Hello ! i trained a custom yolov8seg model but when i try to use instance_segmentation.py file i could see that the config file for yolov8_seg is missing like the postprocess, how do i generate config file and postproces??
Thanks to all!
Hello ! i trained a custom yolov8seg model but when i try to use instance_segmentation.py file i could see that the config file for yolov8_seg is missing like the postprocess, how do i generate config file and postproces??
Thanks to all!
Hey @Andrew92,
Great job creating a YOLOv8 seg model! Here’s how to integrate it:
For the config file:
For the post-processing:
self.default_post_process_so
in instance_segmentation_pipeline.py to point to your compiled .so fileIf you need more specific guidance on configuring the JSON file or creating a custom post-process, please share more details about your model architecture and outputs.
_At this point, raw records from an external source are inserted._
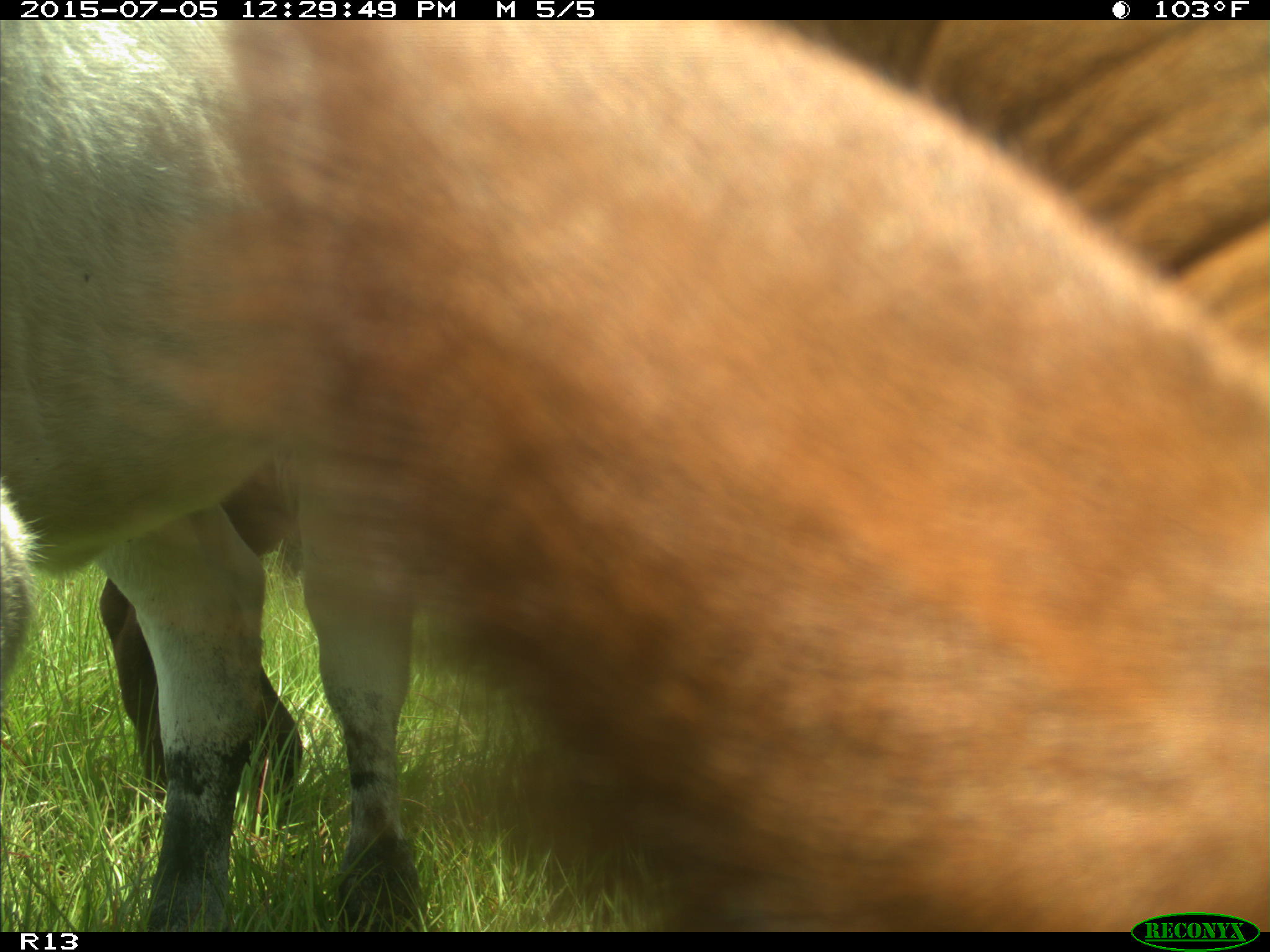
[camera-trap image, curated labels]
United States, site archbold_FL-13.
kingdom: Animalia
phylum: Chordata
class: Mammalia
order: Artiodactyla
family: Bovidae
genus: Bos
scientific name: Bos taurus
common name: domestic cow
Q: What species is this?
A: Bos taurus (domestic cow).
You can run the following to get the info :
hailo profiler your_model.har
hailortcli run your_model.hef --frames-count 1 --measure-latency
hailortcli parse-hef your_model.hef
If you need any further assistance, we’re here to help!
Hello @omria and thanks for the answer. Since some of us have problems with segmentation custom models, i’ll go more deeper on what i need to let who have the same problem understand what to do.
I took from hailo-apps-infra/resources/yolov5n_seg.json and this is the content
{
"iou_threshold": 0.6,
"score_threshold": 0.25,
"outputs_size": [
20,
40,
80
],
"outputs_name": [
"yolov5n_seg/conv63",
"yolov5n_seg/conv48",
"yolov5n_seg/conv55",
"yolov5n_seg/conv61"
],
"anchors": [
[
116,
90,
156,
198,
373,
326
],
[
30,
61,
62,
45,
59,
119
],
[
10,
13,
16,
30,
33,
23
]
],
"input_shape": [
640,
640
],
"strides": [
32,
16,
8
]
}
Is this the correct file?
I would like to understand how to modify this file correctly basing on my model requirements to generalize it for other models.
as you can see in another thread of mine segmentation error yolov5_seg where i tried to train a yolov5_seg model to avoid to modify json, generate postprocess.so and avoid to modify instance_segmentation_pipeline.py, but i still have issues.
I searched in the hailo-apps-infra/cpp/yolov5seg.cpp and yolov5seg.hpp, but i cannot tell what’s the part i should modify to makeit work, would be great if you could explain how to make it work for other models (like for example the yolov5-seg, as seems it works only with hailo yolov5_seg example model but not with the customs).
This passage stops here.